### GIVEN DATA

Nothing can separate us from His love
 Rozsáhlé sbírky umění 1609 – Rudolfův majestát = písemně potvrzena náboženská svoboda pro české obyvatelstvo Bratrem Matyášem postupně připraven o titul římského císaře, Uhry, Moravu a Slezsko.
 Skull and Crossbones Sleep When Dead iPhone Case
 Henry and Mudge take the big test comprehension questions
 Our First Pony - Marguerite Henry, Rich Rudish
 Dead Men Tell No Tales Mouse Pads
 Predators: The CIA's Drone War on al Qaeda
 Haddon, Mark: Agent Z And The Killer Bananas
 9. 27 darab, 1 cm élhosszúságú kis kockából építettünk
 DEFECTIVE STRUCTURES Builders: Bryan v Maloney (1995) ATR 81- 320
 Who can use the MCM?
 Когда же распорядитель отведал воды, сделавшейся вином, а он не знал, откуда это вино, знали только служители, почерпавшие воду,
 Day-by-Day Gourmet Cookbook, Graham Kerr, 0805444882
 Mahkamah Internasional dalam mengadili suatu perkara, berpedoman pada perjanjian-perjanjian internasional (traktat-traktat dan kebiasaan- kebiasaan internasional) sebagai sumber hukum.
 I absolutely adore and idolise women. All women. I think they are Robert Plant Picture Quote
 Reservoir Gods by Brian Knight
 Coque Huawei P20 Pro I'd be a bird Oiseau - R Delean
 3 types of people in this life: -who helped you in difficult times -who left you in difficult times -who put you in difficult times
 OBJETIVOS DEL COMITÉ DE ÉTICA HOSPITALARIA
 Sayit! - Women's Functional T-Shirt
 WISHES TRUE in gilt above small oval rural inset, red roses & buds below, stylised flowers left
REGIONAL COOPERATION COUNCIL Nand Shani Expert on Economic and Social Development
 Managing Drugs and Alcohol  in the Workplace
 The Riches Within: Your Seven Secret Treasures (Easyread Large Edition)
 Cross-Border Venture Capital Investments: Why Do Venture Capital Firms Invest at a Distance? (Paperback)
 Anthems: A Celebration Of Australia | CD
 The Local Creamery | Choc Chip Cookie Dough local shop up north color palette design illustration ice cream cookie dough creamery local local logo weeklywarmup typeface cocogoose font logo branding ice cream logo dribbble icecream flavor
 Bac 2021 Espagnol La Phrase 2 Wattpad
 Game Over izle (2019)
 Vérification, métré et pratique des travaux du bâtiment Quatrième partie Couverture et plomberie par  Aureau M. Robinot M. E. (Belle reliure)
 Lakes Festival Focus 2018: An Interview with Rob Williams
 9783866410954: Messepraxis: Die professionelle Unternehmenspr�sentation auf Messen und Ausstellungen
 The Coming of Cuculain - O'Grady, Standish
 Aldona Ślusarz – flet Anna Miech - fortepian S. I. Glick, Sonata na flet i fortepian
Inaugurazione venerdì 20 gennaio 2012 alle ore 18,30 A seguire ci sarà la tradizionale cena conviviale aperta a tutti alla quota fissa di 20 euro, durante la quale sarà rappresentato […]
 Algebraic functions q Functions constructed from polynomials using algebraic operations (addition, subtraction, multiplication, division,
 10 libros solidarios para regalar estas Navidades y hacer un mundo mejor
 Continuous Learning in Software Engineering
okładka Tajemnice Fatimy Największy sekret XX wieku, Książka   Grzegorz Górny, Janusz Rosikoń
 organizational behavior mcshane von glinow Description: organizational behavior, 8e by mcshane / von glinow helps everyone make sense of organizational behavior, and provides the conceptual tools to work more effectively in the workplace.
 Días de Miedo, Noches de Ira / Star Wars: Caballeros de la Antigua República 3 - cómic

### EXERCISE PROMPT
Beginning at the top of the data, extract each line through the line containing "Dead Men Tell No Tales Mouse Pads" and return those lines exactly, with nothing added.

### REPLY
Nothing can separate us from His love
 Rozsáhlé sbírky umění 1609 – Rudolfův majestát = písemně potvrzena náboženská svoboda pro české obyvatelstvo Bratrem Matyášem postupně připraven o titul římského císaře, Uhry, Moravu a Slezsko.
 Skull and Crossbones Sleep When Dead iPhone Case
 Henry and Mudge take the big test comprehension questions
 Our First Pony - Marguerite Henry, Rich Rudish
 Dead Men Tell No Tales Mouse Pads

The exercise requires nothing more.